◆ Aim ◆
Quote the items between the line containing "On closer inspection, is" and the line containing "4473 millimetres", inclusive, reproducing each line as it stands.

◆ Data supplied ◆
════════

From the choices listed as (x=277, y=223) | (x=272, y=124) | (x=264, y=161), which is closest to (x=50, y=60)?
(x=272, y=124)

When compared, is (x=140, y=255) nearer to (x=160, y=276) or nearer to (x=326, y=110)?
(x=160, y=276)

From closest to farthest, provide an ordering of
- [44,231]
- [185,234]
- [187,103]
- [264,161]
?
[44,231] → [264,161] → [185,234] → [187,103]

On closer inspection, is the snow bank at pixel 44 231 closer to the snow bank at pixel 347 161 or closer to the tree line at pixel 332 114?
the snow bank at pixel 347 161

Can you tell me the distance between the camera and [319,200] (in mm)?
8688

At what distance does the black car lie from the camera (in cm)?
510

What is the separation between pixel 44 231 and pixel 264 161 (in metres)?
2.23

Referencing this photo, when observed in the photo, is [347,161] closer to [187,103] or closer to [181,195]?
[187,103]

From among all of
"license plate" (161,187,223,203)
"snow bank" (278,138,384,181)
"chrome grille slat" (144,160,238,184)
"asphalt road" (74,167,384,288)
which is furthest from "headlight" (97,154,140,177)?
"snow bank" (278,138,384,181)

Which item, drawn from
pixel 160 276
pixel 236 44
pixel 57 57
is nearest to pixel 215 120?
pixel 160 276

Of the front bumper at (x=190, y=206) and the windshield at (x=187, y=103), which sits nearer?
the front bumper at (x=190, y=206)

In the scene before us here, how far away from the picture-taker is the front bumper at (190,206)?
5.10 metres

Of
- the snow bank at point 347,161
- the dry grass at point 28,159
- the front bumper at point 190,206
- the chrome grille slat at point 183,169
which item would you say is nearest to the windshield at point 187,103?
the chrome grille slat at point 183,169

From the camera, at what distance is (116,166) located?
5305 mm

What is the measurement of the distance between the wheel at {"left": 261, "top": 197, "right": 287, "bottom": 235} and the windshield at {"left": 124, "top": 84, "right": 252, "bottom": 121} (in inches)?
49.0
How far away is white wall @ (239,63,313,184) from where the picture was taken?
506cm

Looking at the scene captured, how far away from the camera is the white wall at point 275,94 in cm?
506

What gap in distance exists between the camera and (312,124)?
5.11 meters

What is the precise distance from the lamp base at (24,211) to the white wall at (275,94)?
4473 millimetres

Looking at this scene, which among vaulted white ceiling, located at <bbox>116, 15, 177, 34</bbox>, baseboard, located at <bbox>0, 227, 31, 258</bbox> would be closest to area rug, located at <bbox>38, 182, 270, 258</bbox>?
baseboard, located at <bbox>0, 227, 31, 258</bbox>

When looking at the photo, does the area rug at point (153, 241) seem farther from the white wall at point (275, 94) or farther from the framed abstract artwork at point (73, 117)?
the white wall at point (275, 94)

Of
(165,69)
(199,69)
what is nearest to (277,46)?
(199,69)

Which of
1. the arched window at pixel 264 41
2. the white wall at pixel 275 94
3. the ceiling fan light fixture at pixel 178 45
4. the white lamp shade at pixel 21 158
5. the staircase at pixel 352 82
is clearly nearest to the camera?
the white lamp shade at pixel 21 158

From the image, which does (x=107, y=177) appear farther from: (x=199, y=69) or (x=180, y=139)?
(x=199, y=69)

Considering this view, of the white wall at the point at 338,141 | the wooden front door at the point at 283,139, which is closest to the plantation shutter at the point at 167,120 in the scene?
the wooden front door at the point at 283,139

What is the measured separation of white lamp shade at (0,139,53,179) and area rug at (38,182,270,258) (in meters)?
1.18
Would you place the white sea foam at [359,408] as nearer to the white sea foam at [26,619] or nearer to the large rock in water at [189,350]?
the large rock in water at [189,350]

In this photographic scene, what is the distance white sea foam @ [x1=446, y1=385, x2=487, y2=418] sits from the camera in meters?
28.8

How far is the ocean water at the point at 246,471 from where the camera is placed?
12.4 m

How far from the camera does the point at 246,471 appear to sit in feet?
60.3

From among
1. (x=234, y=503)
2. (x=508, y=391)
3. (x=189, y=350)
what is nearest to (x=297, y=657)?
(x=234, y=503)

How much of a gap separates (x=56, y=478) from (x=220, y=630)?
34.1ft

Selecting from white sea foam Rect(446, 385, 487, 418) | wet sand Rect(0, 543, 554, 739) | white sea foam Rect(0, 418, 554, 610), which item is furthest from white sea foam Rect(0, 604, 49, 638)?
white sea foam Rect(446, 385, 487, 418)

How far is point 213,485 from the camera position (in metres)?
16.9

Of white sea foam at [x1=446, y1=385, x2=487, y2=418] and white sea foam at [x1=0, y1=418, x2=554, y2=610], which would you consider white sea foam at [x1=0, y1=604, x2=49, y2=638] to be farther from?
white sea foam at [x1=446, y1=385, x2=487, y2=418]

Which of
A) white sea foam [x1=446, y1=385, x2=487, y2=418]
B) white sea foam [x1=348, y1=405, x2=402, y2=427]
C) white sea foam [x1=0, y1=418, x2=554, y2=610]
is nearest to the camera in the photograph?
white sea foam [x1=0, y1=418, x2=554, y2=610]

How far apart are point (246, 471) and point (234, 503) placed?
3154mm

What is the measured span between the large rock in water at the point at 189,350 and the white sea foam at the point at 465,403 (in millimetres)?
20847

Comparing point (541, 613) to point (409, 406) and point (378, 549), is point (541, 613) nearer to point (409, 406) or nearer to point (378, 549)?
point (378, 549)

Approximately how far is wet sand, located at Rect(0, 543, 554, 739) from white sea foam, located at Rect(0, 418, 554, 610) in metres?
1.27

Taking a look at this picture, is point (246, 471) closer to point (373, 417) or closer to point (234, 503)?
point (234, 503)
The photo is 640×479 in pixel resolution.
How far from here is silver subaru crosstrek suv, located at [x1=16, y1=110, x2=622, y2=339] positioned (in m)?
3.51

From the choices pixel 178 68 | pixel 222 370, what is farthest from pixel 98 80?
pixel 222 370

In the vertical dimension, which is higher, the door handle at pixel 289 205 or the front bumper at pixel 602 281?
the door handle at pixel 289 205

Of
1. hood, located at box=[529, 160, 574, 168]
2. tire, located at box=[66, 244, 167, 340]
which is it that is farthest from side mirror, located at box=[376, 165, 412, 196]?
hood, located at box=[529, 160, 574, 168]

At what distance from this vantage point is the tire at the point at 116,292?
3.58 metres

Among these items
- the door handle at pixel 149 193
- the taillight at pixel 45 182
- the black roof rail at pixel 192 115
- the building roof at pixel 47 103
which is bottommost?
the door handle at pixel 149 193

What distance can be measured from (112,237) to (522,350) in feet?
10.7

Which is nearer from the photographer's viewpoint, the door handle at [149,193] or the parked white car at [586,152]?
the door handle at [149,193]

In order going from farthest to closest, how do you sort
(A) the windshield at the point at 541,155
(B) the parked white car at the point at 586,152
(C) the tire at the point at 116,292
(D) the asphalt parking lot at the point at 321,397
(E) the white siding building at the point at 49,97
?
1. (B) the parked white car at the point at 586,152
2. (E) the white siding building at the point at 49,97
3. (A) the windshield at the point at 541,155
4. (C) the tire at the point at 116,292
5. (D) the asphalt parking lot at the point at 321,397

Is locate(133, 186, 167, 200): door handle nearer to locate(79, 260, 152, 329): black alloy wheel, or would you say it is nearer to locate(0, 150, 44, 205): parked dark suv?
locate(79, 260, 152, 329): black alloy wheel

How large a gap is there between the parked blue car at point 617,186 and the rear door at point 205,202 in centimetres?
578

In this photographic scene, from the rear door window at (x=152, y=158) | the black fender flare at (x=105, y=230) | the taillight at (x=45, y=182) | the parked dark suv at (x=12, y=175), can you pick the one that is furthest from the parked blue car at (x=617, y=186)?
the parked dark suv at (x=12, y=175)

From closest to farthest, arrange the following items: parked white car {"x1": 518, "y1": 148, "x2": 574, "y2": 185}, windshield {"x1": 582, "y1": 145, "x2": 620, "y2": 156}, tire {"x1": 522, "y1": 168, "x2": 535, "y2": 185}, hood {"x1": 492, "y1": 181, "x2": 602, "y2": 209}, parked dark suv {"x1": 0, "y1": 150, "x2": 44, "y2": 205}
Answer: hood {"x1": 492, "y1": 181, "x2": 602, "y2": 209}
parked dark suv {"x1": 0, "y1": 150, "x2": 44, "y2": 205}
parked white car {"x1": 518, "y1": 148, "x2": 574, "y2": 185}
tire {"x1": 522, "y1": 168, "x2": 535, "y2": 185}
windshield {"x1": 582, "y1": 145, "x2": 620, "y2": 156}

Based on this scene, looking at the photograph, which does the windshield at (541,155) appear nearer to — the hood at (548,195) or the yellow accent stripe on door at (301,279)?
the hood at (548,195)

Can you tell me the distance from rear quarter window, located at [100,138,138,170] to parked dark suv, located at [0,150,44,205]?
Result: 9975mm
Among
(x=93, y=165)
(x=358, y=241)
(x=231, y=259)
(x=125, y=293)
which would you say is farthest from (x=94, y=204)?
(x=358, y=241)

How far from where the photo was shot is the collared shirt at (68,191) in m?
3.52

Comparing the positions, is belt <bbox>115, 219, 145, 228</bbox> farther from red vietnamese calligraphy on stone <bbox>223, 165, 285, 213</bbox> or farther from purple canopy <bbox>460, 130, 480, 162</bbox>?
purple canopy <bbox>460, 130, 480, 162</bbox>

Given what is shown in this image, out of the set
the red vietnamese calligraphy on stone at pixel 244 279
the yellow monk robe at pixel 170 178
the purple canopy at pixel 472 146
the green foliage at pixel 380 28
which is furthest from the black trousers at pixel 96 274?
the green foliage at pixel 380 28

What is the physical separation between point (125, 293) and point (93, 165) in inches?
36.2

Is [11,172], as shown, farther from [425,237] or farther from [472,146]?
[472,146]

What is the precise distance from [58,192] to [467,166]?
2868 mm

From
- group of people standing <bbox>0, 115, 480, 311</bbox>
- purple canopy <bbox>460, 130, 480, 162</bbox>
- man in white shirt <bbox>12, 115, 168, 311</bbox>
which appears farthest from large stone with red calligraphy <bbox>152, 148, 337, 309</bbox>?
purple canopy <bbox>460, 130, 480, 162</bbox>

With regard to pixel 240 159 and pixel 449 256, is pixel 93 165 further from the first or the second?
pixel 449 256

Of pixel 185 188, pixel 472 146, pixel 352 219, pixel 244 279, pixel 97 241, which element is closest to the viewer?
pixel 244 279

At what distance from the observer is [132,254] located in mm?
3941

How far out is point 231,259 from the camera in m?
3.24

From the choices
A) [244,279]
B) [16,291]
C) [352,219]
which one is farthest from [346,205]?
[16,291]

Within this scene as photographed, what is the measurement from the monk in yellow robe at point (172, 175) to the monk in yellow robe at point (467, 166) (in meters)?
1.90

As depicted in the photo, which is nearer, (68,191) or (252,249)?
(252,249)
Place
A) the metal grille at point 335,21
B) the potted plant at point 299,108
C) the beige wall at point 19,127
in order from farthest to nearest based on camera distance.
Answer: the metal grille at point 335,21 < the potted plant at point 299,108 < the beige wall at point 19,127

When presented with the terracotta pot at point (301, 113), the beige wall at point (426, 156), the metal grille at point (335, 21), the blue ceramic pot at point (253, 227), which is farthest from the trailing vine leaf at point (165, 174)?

════════

◆ Result of the exercise ◆
On closer inspection, is the snow bank at pixel 44 231 closer to the snow bank at pixel 347 161 or closer to the tree line at pixel 332 114?
the snow bank at pixel 347 161

Can you tell me the distance between the camera and [319,200] (in mm)?
8688

At what distance does the black car lie from the camera (in cm)?
510

What is the separation between pixel 44 231 and pixel 264 161 (in metres)?
2.23

Referencing this photo, when observed in the photo, is [347,161] closer to [187,103] or closer to [181,195]?
[187,103]

From among all of
"license plate" (161,187,223,203)
"snow bank" (278,138,384,181)
"chrome grille slat" (144,160,238,184)
"asphalt road" (74,167,384,288)
which is furthest from "headlight" (97,154,140,177)?
"snow bank" (278,138,384,181)

Which item, drawn from
pixel 160 276
pixel 236 44
pixel 57 57
is nearest to pixel 215 120?
pixel 160 276

Of the front bumper at (x=190, y=206) and the windshield at (x=187, y=103), which sits nearer?
the front bumper at (x=190, y=206)

In the scene before us here, how far away from the picture-taker is the front bumper at (190,206)?
5.10 metres

Of
- the snow bank at point 347,161
- the dry grass at point 28,159
- the front bumper at point 190,206
- the chrome grille slat at point 183,169
which item would you say is nearest to the windshield at point 187,103?
the chrome grille slat at point 183,169

From the camera, at what distance is (116,166) located?
5305 mm

What is the measurement of the distance between the wheel at {"left": 261, "top": 197, "right": 287, "bottom": 235} and the windshield at {"left": 124, "top": 84, "right": 252, "bottom": 121} (in inches)?
49.0
How far away is white wall @ (239,63,313,184) from where the picture was taken?
506cm

Looking at the scene captured, how far away from the camera is the white wall at point 275,94 in cm?
506

What gap in distance exists between the camera and (312,124)?
5.11 meters

What is the precise distance from the lamp base at (24,211) to the white wall at (275,94)?
4473 millimetres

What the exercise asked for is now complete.